_WHAT THE TASK ASKS:_ Quote the entire listing below verbatim, reproducing every line without any alteration.

Rows of the dataset
━━━━━━━━━━━━━━━━━━━━

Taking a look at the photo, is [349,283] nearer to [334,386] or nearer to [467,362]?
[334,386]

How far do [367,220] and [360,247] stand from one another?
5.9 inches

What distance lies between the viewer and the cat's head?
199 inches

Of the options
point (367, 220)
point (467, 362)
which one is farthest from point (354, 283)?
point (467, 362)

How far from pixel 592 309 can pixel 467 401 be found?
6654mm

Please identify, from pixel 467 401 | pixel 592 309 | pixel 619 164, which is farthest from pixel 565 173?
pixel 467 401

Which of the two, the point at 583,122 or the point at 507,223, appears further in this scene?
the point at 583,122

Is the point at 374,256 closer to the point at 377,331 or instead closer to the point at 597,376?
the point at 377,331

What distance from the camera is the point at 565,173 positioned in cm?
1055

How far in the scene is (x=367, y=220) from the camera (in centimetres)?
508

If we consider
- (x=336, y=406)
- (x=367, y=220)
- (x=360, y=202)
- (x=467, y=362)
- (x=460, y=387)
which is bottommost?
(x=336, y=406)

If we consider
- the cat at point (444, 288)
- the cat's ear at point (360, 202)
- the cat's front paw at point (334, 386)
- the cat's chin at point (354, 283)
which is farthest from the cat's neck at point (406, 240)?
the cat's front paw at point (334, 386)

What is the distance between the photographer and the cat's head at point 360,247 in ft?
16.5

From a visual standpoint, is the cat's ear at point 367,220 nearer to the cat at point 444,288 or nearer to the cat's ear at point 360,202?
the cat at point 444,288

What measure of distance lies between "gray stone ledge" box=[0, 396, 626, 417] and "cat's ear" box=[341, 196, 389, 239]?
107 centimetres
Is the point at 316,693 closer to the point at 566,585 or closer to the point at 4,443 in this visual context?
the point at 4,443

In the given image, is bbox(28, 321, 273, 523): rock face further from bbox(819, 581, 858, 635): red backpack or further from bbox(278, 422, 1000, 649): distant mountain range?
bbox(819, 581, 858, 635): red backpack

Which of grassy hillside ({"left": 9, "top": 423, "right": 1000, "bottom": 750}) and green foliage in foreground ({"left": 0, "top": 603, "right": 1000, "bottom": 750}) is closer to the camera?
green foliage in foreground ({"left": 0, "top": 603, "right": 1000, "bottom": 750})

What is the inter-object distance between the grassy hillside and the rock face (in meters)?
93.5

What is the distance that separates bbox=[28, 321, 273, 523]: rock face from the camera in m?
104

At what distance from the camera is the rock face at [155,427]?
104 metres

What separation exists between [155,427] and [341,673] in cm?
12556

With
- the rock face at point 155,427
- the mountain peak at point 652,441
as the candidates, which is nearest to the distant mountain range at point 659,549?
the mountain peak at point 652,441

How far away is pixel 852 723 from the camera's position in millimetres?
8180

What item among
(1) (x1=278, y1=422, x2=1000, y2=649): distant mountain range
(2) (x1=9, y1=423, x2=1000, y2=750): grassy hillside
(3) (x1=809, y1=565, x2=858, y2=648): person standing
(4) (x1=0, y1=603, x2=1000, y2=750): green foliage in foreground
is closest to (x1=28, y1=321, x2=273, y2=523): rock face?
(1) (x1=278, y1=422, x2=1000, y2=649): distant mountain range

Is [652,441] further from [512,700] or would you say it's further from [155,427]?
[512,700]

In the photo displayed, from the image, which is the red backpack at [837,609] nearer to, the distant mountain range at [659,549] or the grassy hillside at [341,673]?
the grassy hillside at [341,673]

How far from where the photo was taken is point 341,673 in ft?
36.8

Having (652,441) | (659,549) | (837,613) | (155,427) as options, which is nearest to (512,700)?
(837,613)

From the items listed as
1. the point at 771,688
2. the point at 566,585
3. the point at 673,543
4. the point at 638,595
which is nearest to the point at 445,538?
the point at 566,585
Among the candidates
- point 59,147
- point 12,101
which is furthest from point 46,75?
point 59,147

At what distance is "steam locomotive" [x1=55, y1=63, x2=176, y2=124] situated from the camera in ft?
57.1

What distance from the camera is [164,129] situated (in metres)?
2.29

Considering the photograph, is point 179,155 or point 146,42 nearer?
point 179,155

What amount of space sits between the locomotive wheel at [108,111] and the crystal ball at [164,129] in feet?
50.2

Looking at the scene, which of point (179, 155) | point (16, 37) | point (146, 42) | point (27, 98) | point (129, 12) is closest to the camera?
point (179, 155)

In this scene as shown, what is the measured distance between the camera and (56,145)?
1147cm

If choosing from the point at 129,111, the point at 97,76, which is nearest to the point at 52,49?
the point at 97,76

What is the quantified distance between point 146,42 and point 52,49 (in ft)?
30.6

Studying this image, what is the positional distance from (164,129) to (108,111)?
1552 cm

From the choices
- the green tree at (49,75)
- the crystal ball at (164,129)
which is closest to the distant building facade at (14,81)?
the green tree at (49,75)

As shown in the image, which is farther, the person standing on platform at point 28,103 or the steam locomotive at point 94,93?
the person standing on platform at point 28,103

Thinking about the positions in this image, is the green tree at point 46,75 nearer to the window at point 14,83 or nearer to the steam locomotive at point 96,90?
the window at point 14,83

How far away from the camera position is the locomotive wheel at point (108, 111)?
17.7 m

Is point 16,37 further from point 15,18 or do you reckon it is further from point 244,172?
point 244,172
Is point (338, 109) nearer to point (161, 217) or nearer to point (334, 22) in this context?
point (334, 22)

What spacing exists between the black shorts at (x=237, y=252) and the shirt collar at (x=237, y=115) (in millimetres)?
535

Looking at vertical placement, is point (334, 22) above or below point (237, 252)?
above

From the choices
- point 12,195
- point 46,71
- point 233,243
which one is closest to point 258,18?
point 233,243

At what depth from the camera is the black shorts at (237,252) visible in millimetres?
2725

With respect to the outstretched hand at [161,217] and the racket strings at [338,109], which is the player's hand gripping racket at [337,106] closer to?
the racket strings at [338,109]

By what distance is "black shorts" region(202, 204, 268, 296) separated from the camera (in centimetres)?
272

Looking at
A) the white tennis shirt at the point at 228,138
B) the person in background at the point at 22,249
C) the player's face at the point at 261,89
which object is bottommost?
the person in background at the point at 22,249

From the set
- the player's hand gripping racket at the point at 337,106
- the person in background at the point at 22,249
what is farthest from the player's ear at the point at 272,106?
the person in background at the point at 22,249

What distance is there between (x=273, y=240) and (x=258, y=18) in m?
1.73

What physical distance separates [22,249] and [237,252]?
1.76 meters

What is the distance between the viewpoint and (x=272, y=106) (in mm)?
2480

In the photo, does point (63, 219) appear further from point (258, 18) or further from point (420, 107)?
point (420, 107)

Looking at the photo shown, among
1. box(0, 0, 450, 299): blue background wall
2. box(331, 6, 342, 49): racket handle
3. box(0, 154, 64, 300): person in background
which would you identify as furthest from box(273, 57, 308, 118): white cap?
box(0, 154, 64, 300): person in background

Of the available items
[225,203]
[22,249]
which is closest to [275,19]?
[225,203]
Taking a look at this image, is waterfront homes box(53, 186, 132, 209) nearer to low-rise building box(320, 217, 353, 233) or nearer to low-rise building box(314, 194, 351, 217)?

━━━━━━━━━━━━━━━━━━━━

_RESULT OF THIS EXERCISE:_
Taking a look at the photo, is [349,283] nearer to [334,386] or nearer to [467,362]?
[334,386]

How far do [367,220] and [360,247] stand from one another?
5.9 inches

What distance lies between the viewer and the cat's head?
199 inches

Of the options
point (367, 220)
point (467, 362)
which one is farthest from point (354, 283)?
point (467, 362)

How far from pixel 592 309 can pixel 467 401 be found?
6654mm

Please identify, from pixel 467 401 | pixel 592 309 | pixel 619 164, which is farthest from pixel 565 173?
pixel 467 401

Which of the two, the point at 583,122 or the point at 507,223, appears further in this scene?
the point at 583,122

Is the point at 374,256 closer to the point at 377,331 or instead closer to the point at 597,376?
the point at 377,331

What distance from the camera is the point at 565,173 positioned in cm?
1055

How far in the scene is (x=367, y=220) from the camera (in centimetres)?
508

If we consider
- (x=336, y=406)
- (x=367, y=220)
- (x=360, y=202)
- (x=467, y=362)
- (x=460, y=387)
which is bottommost?
(x=336, y=406)

If we consider
- the cat at point (444, 288)
- the cat's ear at point (360, 202)
- the cat's front paw at point (334, 386)
- the cat's chin at point (354, 283)
which is farthest from the cat's neck at point (406, 240)?
the cat's front paw at point (334, 386)

What is the distance between the photographer and the cat's head at point 360,247 in ft?
16.5

From a visual standpoint, is the cat's ear at point 367,220 nearer to the cat at point 444,288 or nearer to the cat's ear at point 360,202?
the cat at point 444,288

What measure of distance lies between "gray stone ledge" box=[0, 396, 626, 417] and "cat's ear" box=[341, 196, 389, 239]?
107 centimetres
Is the point at 316,693 closer to the point at 566,585 or closer to the point at 4,443 in this visual context?
the point at 4,443

In the given image, is bbox(28, 321, 273, 523): rock face further from bbox(819, 581, 858, 635): red backpack or further from bbox(278, 422, 1000, 649): distant mountain range?
bbox(819, 581, 858, 635): red backpack

Which of grassy hillside ({"left": 9, "top": 423, "right": 1000, "bottom": 750}) and green foliage in foreground ({"left": 0, "top": 603, "right": 1000, "bottom": 750}) is closer to the camera?
green foliage in foreground ({"left": 0, "top": 603, "right": 1000, "bottom": 750})

What is the inter-object distance between the grassy hillside and the rock face (in meters)?
93.5

What is the distance that separates bbox=[28, 321, 273, 523]: rock face from the camera in m?
104

At what distance from the camera is the rock face at [155,427]?
104 metres

What separation exists between [155,427] and [341,673] in cm?
12556

With
- the rock face at point 155,427
- the mountain peak at point 652,441
as the candidates, which is nearest to the distant mountain range at point 659,549?
the mountain peak at point 652,441

How far away is pixel 852 723 from the camera's position in millimetres?
8180

What item among
(1) (x1=278, y1=422, x2=1000, y2=649): distant mountain range
(2) (x1=9, y1=423, x2=1000, y2=750): grassy hillside
(3) (x1=809, y1=565, x2=858, y2=648): person standing
(4) (x1=0, y1=603, x2=1000, y2=750): green foliage in foreground
is closest to (x1=28, y1=321, x2=273, y2=523): rock face?
(1) (x1=278, y1=422, x2=1000, y2=649): distant mountain range

Is [652,441] further from [512,700] or would you say it's further from [155,427]?
[512,700]

In the photo displayed, from the image, which is the red backpack at [837,609] nearer to, the distant mountain range at [659,549] or the grassy hillside at [341,673]?
the grassy hillside at [341,673]

How far from where the photo was taken is point 341,673 in ft?
36.8

Having (652,441) | (659,549) | (837,613) | (155,427) as options, which is nearest to (512,700)?
(837,613)

From the items listed as
1. the point at 771,688
2. the point at 566,585
3. the point at 673,543
4. the point at 638,595
which is nearest to the point at 445,538?
the point at 566,585
Among the candidates
- point 59,147
- point 12,101
which is furthest from point 46,75?
point 59,147

At what distance is "steam locomotive" [x1=55, y1=63, x2=176, y2=124] situated from the camera in ft?
57.1

What distance from the camera is [164,129] situated (in metres)?
2.29

Considering the photograph, is point 179,155 or point 146,42 nearer?
point 179,155

What amount of space sits between the locomotive wheel at [108,111] and the crystal ball at [164,129] in feet?
50.2

Looking at the scene, which of point (179, 155) | point (16, 37) | point (146, 42) | point (27, 98) | point (129, 12) is closest to the camera?
point (179, 155)

In this scene as shown, what is the measured distance between the camera and (56,145)?
1147cm

If choosing from the point at 129,111, the point at 97,76, which is nearest to the point at 52,49?
the point at 97,76

What is the quantified distance between point 146,42 and point 52,49 (in ft)?
30.6

Studying this image, what is the positional distance from (164,129) to (108,111)?
1552 cm

From the choices
- the green tree at (49,75)
- the crystal ball at (164,129)
which is closest to the distant building facade at (14,81)?
the green tree at (49,75)

As shown in the image, which is farther, the person standing on platform at point 28,103 or the steam locomotive at point 94,93?
the person standing on platform at point 28,103

Thinking about the positions in this image, is the green tree at point 46,75 nearer to the window at point 14,83 or nearer to the steam locomotive at point 96,90?
the window at point 14,83

How far away from the camera position is the locomotive wheel at point (108, 111)?
17.7 m

Is point 16,37 further from point 15,18 or do you reckon it is further from point 244,172?
point 244,172
Is point (338, 109) nearer to point (161, 217) or nearer to point (334, 22) in this context?
point (334, 22)

What spacing exists between the black shorts at (x=237, y=252) and the shirt collar at (x=237, y=115) (in millimetres)?
535

Looking at vertical placement, is point (334, 22) above or below point (237, 252)?
above

From the choices
- point 12,195
- point 46,71
- point 233,243
which one is closest to point 258,18?
point 233,243

At what depth from the camera is the black shorts at (237,252) visible in millimetres?
2725

With respect to the outstretched hand at [161,217] and the racket strings at [338,109], which is the player's hand gripping racket at [337,106] closer to?
the racket strings at [338,109]

By what distance is "black shorts" region(202, 204, 268, 296) separated from the camera (in centimetres)?
272

Looking at
A) the white tennis shirt at the point at 228,138
B) the person in background at the point at 22,249
C) the player's face at the point at 261,89
which object is bottommost?
the person in background at the point at 22,249

From the set
- the player's hand gripping racket at the point at 337,106
- the person in background at the point at 22,249
what is farthest from the player's ear at the point at 272,106?
the person in background at the point at 22,249

What distance is there between (x=273, y=240) and (x=258, y=18) in m?
1.73

What physical distance separates [22,249] and [237,252]?
1.76 meters

What is the distance between the viewpoint and (x=272, y=106) (in mm)?
2480

In the photo, does point (63, 219) appear further from point (258, 18) or further from point (420, 107)?
point (420, 107)

Looking at the photo shown, among
1. box(0, 0, 450, 299): blue background wall
2. box(331, 6, 342, 49): racket handle
3. box(0, 154, 64, 300): person in background
which would you identify as furthest from box(273, 57, 308, 118): white cap?
box(0, 154, 64, 300): person in background

Of the available items
[225,203]
[22,249]
which is closest to [275,19]?
[225,203]
Taking a look at this image, is waterfront homes box(53, 186, 132, 209) nearer to low-rise building box(320, 217, 353, 233) or nearer to low-rise building box(314, 194, 351, 217)?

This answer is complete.